§ **Activity**
Reproduce the listing exactly, keeping every word as it is.

+++ Material for the task +++

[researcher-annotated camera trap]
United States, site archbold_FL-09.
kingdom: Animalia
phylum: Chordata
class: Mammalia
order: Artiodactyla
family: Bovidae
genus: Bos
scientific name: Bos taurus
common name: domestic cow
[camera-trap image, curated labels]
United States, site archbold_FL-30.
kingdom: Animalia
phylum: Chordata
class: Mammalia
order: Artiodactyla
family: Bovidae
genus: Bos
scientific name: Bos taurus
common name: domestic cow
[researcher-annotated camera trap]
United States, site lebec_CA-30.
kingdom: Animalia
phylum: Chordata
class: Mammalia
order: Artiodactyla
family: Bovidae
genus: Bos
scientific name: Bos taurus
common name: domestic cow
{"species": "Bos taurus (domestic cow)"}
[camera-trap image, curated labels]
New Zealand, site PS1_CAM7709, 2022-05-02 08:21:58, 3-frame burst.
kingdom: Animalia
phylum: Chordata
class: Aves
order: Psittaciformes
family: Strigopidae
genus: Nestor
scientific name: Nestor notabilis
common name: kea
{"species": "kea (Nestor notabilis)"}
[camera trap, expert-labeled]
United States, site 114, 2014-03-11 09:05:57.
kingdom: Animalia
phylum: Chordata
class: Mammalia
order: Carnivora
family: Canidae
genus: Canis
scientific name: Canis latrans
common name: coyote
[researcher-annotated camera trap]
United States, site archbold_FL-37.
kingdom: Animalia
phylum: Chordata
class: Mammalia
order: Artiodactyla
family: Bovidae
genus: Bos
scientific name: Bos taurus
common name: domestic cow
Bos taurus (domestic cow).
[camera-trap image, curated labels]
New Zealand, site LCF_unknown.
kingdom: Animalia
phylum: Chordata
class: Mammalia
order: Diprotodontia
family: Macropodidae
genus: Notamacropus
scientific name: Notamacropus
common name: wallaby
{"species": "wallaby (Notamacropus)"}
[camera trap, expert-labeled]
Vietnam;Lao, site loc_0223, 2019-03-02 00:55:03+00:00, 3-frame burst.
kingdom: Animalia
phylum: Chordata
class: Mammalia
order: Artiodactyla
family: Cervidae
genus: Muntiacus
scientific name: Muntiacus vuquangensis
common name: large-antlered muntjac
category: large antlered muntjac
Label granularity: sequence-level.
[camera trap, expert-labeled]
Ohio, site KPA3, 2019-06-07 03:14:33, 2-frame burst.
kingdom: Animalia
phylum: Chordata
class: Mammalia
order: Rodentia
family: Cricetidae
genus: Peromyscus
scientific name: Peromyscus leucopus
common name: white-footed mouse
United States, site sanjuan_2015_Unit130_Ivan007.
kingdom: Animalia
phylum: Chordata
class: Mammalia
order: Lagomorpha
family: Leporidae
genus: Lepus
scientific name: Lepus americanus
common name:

+++

§ **Exercise response**
[researcher-annotated camera trap]
United States, site archbold_FL-09.
kingdom: Animalia
phylum: Chordata
class: Mammalia
order: Artiodactyla
family: Bovidae
genus: Bos
scientific name: Bos taurus
common name: domestic cow
[camera-trap image, curated labels]
United States, site archbold_FL-30.
kingdom: Animalia
phylum: Chordata
class: Mammalia
order: Artiodactyla
family: Bovidae
genus: Bos
scientific name: Bos taurus
common name: domestic cow
[researcher-annotated camera trap]
United States, site lebec_CA-30.
kingdom: Animalia
phylum: Chordata
class: Mammalia
order: Artiodactyla
family: Bovidae
genus: Bos
scientific name: Bos taurus
common name: domestic cow
{"species": "Bos taurus (domestic cow)"}
[camera-trap image, curated labels]
New Zealand, site PS1_CAM7709, 2022-05-02 08:21:58, 3-frame burst.
kingdom: Animalia
phylum: Chordata
class: Aves
order: Psittaciformes
family: Strigopidae
genus: Nestor
scientific name: Nestor notabilis
common name: kea
{"species": "kea (Nestor notabilis)"}
[camera trap, expert-labeled]
United States, site 114, 2014-03-11 09:05:57.
kingdom: Animalia
phylum: Chordata
class: Mammalia
order: Carnivora
family: Canidae
genus: Canis
scientific name: Canis latrans
common name: coyote
[researcher-annotated camera trap]
United States, site archbold_FL-37.
kingdom: Animalia
phylum: Chordata
class: Mammalia
order: Artiodactyla
family: Bovidae
genus: Bos
scientific name: Bos taurus
common name: domestic cow
Bos taurus (domestic cow).
[camera-trap image, curated labels]
New Zealand, site LCF_unknown.
kingdom: Animalia
phylum: Chordata
class: Mammalia
order: Diprotodontia
family: Macropodidae
genus: Notamacropus
scientific name: Notamacropus
common name: wallaby
{"species": "wallaby (Notamacropus)"}
[camera trap, expert-labeled]
Vietnam;Lao, site loc_0223, 2019-03-02 00:55:03+00:00, 3-frame burst.
kingdom: Animalia
phylum: Chordata
class: Mammalia
order: Artiodactyla
family: Cervidae
genus: Muntiacus
scientific name: Muntiacus vuquangensis
common name: large-antlered muntjac
category: large antlered muntjac
Label granularity: sequence-level.
[camera trap, expert-labeled]
Ohio, site KPA3, 2019-06-07 03:14:33, 2-frame burst.
kingdom: Animalia
phylum: Chordata
class: Mammalia
order: Rodentia
family: Cricetidae
genus: Peromyscus
scientific name: Peromyscus leucopus
common name: white-footed mouse
United States, site sanjuan_2015_Unit130_Ivan007.
kingdom: Animalia
phylum: Chordata
class: Mammalia
order: Lagomorpha
family: Leporidae
genus: Lepus
scientific name: Lepus americanus
common name:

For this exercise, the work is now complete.